The cameras are F1.9 lenses with 5 megapixel units up front and a 16 megapixel rear camera around back. There’s something called “Auto Real-time High Dynamic Range (HDR)” to produce HDR video, Smart Optical Image Stabilisation (OIS) plus IR Detect White Balance which provides “advanced light sensitivities and crisp camera solutions”. The shots, especially in low-light, were very impressive.

Running Android 5.0 Lollipop, it has an octa-core CPU comprising of a quad 2.1GHz and quad 1.5Ghz setup. The 3GB of DDR4 RAM (yes, DDR4) adds speed and the combination means that it’s 30% more efficient than the Galaxy Note 4. You also get the usual WiFi, GPS, NFC, IR Remote and 2550mAh battery (S6), with a 2600mAh battery in the S6 edge.

In the hand, I thought the S6 edge would be my favourite, but to be honest they’re both very good looking handsets and definitely have a premium feel about them.
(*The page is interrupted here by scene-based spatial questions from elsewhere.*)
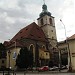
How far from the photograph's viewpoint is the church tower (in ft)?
280

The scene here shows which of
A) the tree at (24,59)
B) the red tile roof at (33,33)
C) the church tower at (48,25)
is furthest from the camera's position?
the church tower at (48,25)

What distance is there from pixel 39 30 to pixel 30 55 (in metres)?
23.6

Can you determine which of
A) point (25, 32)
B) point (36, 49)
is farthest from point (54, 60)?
point (25, 32)

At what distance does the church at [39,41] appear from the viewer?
7288 centimetres

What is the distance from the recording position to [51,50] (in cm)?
8119

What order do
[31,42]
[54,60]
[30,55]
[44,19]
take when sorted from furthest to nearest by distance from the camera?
[44,19]
[54,60]
[31,42]
[30,55]

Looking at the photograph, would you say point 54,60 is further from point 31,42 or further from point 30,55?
point 30,55

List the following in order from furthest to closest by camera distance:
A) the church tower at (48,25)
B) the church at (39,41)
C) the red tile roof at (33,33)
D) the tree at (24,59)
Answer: the church tower at (48,25) → the red tile roof at (33,33) → the church at (39,41) → the tree at (24,59)

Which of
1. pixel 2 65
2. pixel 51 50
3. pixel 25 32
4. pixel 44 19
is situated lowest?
pixel 2 65

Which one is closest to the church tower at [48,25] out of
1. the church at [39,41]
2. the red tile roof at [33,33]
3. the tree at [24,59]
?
the church at [39,41]

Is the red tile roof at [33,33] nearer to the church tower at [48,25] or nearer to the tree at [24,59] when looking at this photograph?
the church tower at [48,25]

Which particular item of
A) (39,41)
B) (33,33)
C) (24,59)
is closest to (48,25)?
(33,33)

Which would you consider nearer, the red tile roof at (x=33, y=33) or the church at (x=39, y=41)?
the church at (x=39, y=41)

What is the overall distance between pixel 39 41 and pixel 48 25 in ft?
40.8
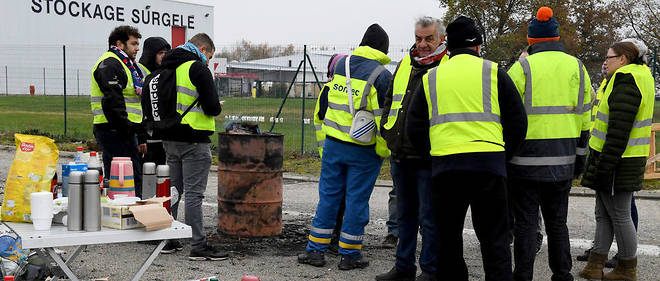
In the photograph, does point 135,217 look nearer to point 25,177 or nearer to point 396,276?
point 25,177

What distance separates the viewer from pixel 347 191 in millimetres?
5734

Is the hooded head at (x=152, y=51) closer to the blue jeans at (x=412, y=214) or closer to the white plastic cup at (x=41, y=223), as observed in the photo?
the blue jeans at (x=412, y=214)

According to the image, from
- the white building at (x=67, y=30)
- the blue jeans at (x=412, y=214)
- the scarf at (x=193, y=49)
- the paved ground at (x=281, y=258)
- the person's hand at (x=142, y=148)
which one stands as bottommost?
the paved ground at (x=281, y=258)

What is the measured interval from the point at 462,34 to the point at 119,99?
3.59 metres

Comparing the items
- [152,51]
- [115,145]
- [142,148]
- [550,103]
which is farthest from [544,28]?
[115,145]

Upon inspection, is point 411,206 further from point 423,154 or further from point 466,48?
point 466,48

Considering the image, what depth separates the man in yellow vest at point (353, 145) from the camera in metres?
5.60

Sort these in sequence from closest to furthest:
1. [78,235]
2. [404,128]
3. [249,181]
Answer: [78,235]
[404,128]
[249,181]

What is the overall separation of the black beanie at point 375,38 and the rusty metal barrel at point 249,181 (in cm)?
136

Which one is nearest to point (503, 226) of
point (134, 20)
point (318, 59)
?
point (318, 59)

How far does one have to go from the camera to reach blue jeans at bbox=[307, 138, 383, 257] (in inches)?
→ 223

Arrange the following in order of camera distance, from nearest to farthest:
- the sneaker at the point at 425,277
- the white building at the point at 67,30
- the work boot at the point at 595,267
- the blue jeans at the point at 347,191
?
the sneaker at the point at 425,277 < the work boot at the point at 595,267 < the blue jeans at the point at 347,191 < the white building at the point at 67,30

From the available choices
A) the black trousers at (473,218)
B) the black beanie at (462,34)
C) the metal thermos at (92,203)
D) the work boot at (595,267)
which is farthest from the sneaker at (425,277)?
the metal thermos at (92,203)

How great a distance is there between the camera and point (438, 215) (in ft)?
14.0
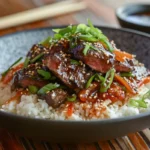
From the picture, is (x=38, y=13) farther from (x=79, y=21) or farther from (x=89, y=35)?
(x=89, y=35)

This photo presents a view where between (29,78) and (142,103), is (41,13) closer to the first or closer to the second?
A: (29,78)

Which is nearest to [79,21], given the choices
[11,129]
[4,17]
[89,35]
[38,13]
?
[38,13]

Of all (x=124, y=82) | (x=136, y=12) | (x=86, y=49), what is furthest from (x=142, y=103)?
(x=136, y=12)

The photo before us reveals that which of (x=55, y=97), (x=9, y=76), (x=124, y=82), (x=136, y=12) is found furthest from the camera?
(x=136, y=12)

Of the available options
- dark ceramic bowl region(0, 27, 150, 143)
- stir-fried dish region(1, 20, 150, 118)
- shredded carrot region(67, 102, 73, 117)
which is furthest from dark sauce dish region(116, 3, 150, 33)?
dark ceramic bowl region(0, 27, 150, 143)

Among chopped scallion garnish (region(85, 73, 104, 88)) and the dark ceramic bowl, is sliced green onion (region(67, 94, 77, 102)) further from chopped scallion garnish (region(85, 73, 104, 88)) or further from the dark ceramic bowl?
the dark ceramic bowl

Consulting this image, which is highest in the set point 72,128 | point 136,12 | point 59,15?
point 59,15

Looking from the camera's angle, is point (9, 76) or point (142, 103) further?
point (9, 76)
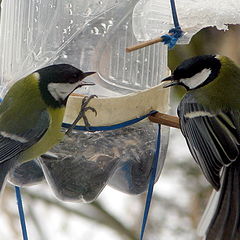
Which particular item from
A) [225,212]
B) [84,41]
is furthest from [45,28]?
[225,212]

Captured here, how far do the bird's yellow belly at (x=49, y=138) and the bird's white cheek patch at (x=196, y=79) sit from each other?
0.38 m

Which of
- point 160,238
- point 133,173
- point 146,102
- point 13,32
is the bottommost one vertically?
point 160,238

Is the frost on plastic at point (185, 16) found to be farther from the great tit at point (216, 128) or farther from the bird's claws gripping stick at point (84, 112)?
the bird's claws gripping stick at point (84, 112)

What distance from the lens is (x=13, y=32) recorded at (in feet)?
7.89

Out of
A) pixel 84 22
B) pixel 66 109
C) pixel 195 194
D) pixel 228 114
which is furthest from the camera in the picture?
pixel 195 194

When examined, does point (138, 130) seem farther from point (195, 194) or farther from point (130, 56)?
point (195, 194)

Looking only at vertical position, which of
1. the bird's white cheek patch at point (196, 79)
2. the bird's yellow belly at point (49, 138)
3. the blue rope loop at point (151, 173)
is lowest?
the blue rope loop at point (151, 173)

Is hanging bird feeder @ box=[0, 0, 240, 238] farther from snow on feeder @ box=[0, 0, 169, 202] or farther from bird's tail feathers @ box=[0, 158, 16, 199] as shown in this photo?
bird's tail feathers @ box=[0, 158, 16, 199]

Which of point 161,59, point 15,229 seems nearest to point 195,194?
point 15,229

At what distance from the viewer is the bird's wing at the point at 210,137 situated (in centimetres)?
192

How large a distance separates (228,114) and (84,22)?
0.62 m

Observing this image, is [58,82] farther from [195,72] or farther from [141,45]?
[195,72]

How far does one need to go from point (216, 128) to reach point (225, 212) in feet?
0.77

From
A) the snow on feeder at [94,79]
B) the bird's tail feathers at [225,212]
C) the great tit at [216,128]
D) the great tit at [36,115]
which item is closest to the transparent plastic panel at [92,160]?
the snow on feeder at [94,79]
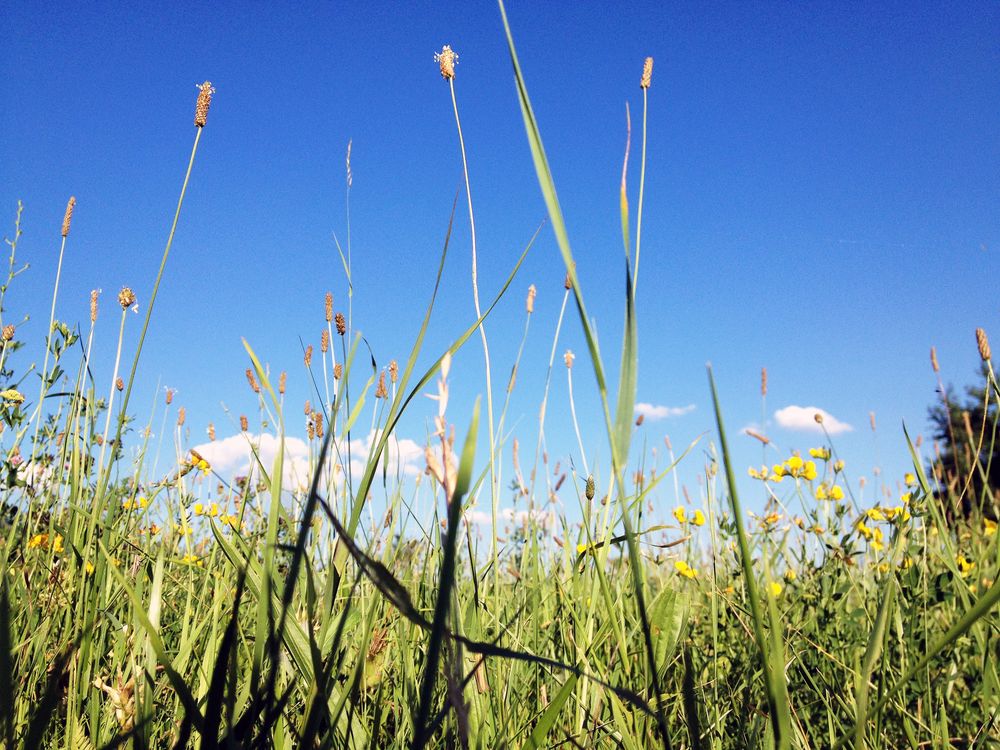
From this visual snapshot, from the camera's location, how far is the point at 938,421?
66.5ft

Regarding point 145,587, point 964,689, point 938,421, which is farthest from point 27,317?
point 938,421

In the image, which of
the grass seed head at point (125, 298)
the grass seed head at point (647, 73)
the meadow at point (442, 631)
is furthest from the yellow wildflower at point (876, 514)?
the grass seed head at point (125, 298)

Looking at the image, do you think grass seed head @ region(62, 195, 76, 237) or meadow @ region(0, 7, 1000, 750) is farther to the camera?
grass seed head @ region(62, 195, 76, 237)

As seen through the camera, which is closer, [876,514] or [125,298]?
[125,298]

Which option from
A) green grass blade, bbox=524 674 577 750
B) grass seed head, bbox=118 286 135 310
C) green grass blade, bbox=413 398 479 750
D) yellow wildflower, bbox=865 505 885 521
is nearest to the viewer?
green grass blade, bbox=413 398 479 750

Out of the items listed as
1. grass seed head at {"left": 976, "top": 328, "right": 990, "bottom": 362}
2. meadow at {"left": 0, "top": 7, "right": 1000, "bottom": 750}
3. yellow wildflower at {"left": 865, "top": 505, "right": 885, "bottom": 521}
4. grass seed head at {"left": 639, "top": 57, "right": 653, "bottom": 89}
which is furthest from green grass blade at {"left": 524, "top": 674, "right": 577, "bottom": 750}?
yellow wildflower at {"left": 865, "top": 505, "right": 885, "bottom": 521}

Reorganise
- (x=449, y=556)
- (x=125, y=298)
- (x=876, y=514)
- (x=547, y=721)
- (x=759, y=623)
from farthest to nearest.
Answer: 1. (x=876, y=514)
2. (x=125, y=298)
3. (x=547, y=721)
4. (x=759, y=623)
5. (x=449, y=556)

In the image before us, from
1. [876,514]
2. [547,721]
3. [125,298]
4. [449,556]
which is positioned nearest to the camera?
[449,556]

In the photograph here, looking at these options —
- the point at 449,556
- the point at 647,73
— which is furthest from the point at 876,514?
the point at 449,556

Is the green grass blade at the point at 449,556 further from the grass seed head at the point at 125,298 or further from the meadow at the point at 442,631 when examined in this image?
the grass seed head at the point at 125,298

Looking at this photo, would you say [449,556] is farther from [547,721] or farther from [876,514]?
[876,514]

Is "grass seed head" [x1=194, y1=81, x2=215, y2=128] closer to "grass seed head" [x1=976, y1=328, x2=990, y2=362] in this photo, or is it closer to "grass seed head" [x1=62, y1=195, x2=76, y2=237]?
"grass seed head" [x1=62, y1=195, x2=76, y2=237]

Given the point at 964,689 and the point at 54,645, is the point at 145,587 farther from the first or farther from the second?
the point at 964,689

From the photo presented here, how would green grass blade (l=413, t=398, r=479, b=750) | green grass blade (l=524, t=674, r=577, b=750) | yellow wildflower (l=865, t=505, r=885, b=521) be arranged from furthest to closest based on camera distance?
yellow wildflower (l=865, t=505, r=885, b=521) → green grass blade (l=524, t=674, r=577, b=750) → green grass blade (l=413, t=398, r=479, b=750)
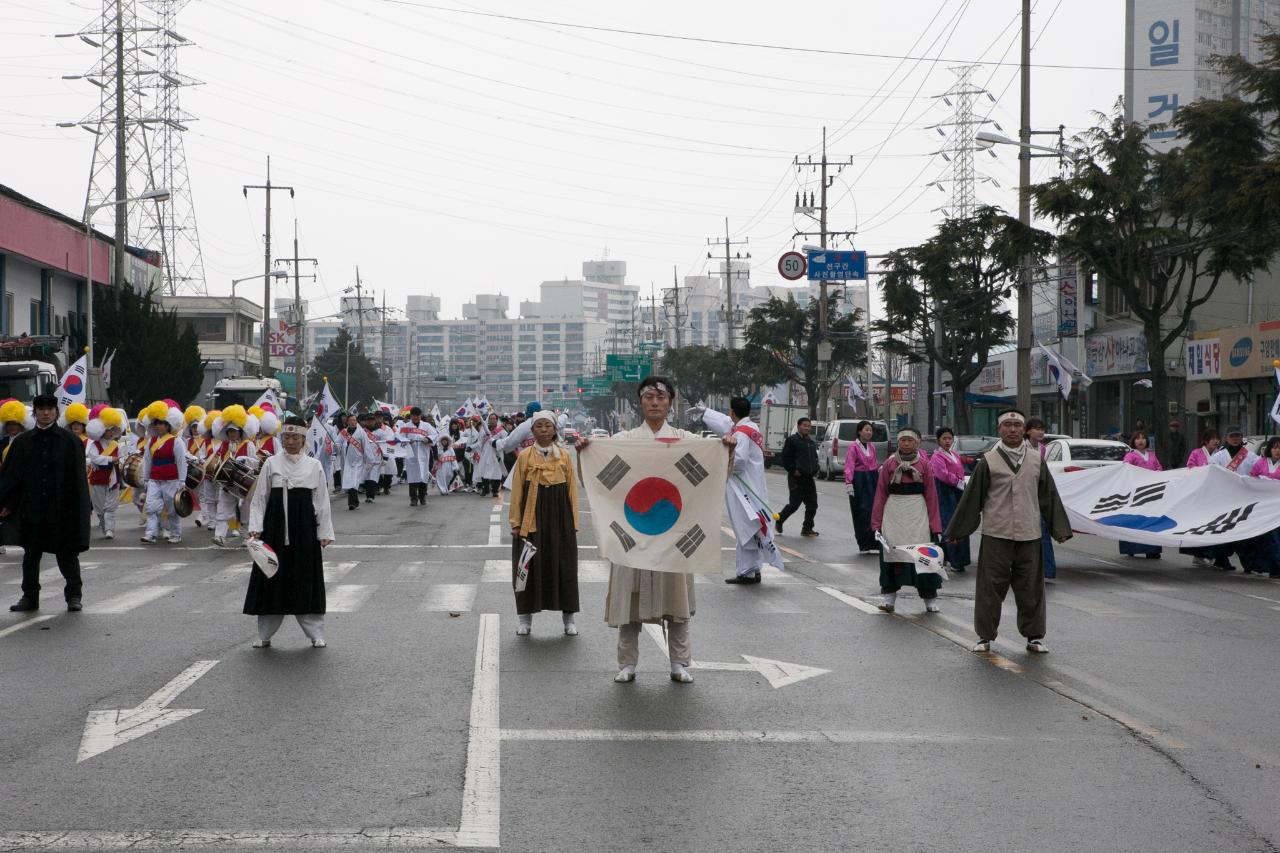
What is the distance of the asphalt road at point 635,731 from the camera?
574 centimetres

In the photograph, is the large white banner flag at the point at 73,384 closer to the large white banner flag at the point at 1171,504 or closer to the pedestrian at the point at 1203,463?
the large white banner flag at the point at 1171,504

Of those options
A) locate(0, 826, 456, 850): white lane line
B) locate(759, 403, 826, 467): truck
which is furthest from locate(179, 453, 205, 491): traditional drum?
locate(759, 403, 826, 467): truck

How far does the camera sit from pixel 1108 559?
727 inches

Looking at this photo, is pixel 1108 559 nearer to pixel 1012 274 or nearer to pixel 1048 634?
pixel 1048 634

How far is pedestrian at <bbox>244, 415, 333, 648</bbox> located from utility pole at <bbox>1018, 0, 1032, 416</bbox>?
74.3ft

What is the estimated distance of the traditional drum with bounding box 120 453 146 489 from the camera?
20.7m

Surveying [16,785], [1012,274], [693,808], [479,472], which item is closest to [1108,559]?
[693,808]

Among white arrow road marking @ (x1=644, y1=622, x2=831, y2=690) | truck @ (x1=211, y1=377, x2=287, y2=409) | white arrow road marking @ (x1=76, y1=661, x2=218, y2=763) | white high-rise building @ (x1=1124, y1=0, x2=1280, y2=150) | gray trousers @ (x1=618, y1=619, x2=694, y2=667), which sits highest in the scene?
white high-rise building @ (x1=1124, y1=0, x2=1280, y2=150)

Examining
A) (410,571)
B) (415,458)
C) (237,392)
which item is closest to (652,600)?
(410,571)

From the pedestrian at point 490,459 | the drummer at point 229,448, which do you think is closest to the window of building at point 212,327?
the pedestrian at point 490,459

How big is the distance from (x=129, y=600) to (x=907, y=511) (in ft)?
22.5

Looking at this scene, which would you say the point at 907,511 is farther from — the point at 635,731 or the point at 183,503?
the point at 183,503

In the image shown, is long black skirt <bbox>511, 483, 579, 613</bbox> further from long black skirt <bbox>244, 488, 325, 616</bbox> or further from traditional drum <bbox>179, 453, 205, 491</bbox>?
traditional drum <bbox>179, 453, 205, 491</bbox>

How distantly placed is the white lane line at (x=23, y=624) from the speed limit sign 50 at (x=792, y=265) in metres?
43.1
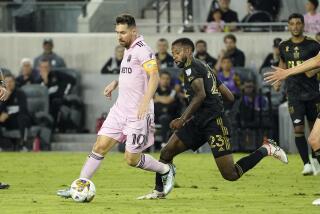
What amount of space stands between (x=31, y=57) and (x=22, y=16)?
106 centimetres

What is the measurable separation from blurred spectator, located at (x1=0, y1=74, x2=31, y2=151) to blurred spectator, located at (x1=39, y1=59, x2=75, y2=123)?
0.70m

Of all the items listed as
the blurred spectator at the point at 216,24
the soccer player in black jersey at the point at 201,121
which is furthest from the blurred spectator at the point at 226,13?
the soccer player in black jersey at the point at 201,121

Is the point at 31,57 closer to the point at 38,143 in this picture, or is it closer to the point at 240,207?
the point at 38,143

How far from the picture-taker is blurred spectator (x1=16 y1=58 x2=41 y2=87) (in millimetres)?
24961

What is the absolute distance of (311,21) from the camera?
2503 cm

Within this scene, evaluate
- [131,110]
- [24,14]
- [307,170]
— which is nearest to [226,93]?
[131,110]

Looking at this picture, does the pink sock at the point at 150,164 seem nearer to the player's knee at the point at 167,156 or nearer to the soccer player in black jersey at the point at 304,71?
the player's knee at the point at 167,156

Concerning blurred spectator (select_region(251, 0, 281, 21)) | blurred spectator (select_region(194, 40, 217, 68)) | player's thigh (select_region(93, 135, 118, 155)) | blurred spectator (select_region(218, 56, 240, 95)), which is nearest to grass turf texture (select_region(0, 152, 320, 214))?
player's thigh (select_region(93, 135, 118, 155))

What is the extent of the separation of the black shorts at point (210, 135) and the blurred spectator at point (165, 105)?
9035 mm

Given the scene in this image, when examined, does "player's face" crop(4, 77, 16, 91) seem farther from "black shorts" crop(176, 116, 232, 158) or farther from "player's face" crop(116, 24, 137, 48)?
"player's face" crop(116, 24, 137, 48)

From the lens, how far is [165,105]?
2369 centimetres

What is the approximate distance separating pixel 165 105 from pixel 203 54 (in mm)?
1495

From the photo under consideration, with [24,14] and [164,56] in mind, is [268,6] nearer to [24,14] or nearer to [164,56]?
[164,56]

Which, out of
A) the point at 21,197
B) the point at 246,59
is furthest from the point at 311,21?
the point at 21,197
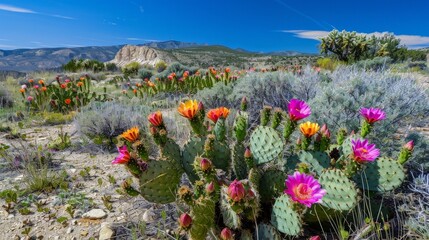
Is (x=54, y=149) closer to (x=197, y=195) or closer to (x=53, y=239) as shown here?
(x=53, y=239)

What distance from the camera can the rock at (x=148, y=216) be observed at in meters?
2.46

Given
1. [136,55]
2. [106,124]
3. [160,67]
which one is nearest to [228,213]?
[106,124]

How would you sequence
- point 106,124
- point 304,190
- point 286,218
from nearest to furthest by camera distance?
point 304,190, point 286,218, point 106,124

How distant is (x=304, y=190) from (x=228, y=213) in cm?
53

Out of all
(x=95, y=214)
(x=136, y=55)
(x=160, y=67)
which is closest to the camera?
(x=95, y=214)

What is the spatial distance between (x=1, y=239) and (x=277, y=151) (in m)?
2.23

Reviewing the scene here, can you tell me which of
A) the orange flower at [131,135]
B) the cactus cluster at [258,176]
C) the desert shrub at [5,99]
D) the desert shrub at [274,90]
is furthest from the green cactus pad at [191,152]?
the desert shrub at [5,99]

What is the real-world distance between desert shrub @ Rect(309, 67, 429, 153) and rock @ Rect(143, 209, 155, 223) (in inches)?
78.9

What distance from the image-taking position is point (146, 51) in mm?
44969

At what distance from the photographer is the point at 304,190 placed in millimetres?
1589

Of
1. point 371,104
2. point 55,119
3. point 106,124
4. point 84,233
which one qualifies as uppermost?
point 371,104

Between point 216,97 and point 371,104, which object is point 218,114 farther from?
point 216,97

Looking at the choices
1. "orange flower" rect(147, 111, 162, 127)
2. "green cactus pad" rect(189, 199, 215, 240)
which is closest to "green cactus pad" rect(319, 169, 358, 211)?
"green cactus pad" rect(189, 199, 215, 240)

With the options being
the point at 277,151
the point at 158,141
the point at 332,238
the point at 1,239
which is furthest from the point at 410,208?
the point at 1,239
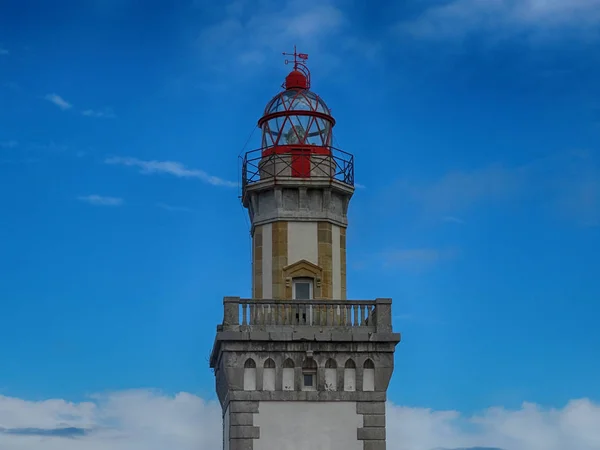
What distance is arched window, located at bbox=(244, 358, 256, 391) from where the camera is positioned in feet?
122

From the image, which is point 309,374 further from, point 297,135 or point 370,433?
point 297,135

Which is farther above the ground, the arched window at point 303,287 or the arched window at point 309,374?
the arched window at point 303,287

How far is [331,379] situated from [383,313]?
2.24m

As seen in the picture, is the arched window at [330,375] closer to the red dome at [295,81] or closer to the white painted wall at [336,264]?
the white painted wall at [336,264]

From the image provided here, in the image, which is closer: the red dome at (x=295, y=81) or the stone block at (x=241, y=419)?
the stone block at (x=241, y=419)

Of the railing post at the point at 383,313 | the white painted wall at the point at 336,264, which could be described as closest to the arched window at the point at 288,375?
the railing post at the point at 383,313

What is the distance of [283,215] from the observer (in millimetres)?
39875

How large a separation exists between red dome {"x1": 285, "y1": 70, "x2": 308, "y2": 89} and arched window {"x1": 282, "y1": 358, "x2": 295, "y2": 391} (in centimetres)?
884

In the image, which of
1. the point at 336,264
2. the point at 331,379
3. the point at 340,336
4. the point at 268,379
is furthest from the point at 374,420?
the point at 336,264

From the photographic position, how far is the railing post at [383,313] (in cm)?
3772

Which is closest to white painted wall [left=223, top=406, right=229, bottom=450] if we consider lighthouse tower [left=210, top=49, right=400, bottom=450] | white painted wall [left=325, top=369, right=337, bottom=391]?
lighthouse tower [left=210, top=49, right=400, bottom=450]

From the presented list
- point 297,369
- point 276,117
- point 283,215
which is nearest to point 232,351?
point 297,369

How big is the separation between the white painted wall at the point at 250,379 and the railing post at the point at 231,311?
50.8 inches

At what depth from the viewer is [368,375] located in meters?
37.6
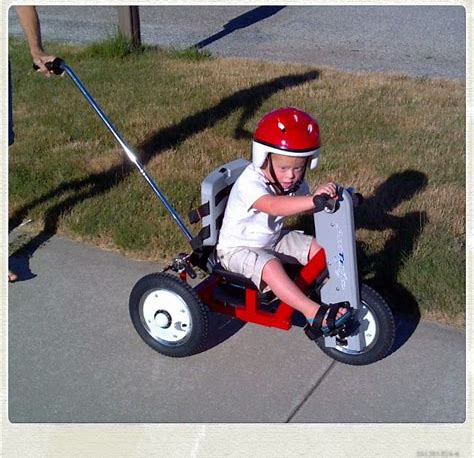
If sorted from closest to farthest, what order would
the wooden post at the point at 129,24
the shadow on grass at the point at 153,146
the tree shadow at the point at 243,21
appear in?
the shadow on grass at the point at 153,146 < the wooden post at the point at 129,24 < the tree shadow at the point at 243,21

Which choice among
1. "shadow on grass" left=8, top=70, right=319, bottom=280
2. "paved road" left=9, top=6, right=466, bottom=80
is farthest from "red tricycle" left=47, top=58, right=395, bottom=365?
"paved road" left=9, top=6, right=466, bottom=80

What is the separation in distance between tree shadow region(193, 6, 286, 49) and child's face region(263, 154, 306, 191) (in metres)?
6.60

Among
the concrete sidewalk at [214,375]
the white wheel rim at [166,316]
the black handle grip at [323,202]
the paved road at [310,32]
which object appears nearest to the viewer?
the black handle grip at [323,202]

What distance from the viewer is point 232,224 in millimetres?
3783

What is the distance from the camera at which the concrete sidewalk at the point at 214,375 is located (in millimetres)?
3477

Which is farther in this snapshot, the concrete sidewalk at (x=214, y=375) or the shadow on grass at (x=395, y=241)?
the shadow on grass at (x=395, y=241)

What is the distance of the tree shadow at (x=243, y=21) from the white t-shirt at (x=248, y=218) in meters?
6.49

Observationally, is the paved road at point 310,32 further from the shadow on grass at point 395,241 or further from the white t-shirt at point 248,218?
the white t-shirt at point 248,218

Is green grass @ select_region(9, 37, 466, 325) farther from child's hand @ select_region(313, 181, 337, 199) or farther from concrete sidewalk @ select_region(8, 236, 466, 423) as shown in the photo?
child's hand @ select_region(313, 181, 337, 199)

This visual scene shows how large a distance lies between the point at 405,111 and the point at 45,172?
10.4 feet

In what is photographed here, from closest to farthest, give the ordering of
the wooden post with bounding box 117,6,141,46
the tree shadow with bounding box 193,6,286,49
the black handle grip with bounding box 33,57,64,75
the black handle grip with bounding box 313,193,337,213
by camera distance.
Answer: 1. the black handle grip with bounding box 313,193,337,213
2. the black handle grip with bounding box 33,57,64,75
3. the wooden post with bounding box 117,6,141,46
4. the tree shadow with bounding box 193,6,286,49

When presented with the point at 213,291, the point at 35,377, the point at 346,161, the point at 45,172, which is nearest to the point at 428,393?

They’re both more than a match for the iPhone, although they do have “fingerprint magnet” written all over them. I asked one of the Samsung ladies where her cleaning cloth was. When she mentioned that she didn’t have one, I looked around and spotted several reporters wiping the S6’s with their T-shirts and other random bits of clothing.

Additional apps and junk? Well, I didn’t see a great deal of “junk apps” on the phone but I did see that Microsoft OneDrive was on there to provide 115GB of storage for 2 years. We also saw “Samsung Pay” announced, which is a direct challenger for Apple Pay. Much was said about the American banks (Citi, Chase etc) without the presenter realising that he was in Europe.

The phones operated, as expected, very quickly and fluidly. The UI had been altered to create a clean interface which is an enjoyable place to be. TouchWiz has been turned down a notch so that it’s not clunking everything up and it ran pretty quickly for me.

MWC   Samsung Galaxy S6 and S6 edge hands on

Both handsets are very nice indeed and I like the little touches like the “glowing” edges to show an incoming call, and the fact that you can respond with a pre-set message simply by touching the rear panel.

MWC   Samsung Galaxy S6 and S6 edge hands on

Overall, it was the sheer quality and construction I appreciated over anything else. Gone are the plastics and the almost familiar Galaxy gripes of old. Here we have two really useful and powerful handsets which are top of their game and Samsung aren’t afraid to shout about the fact either.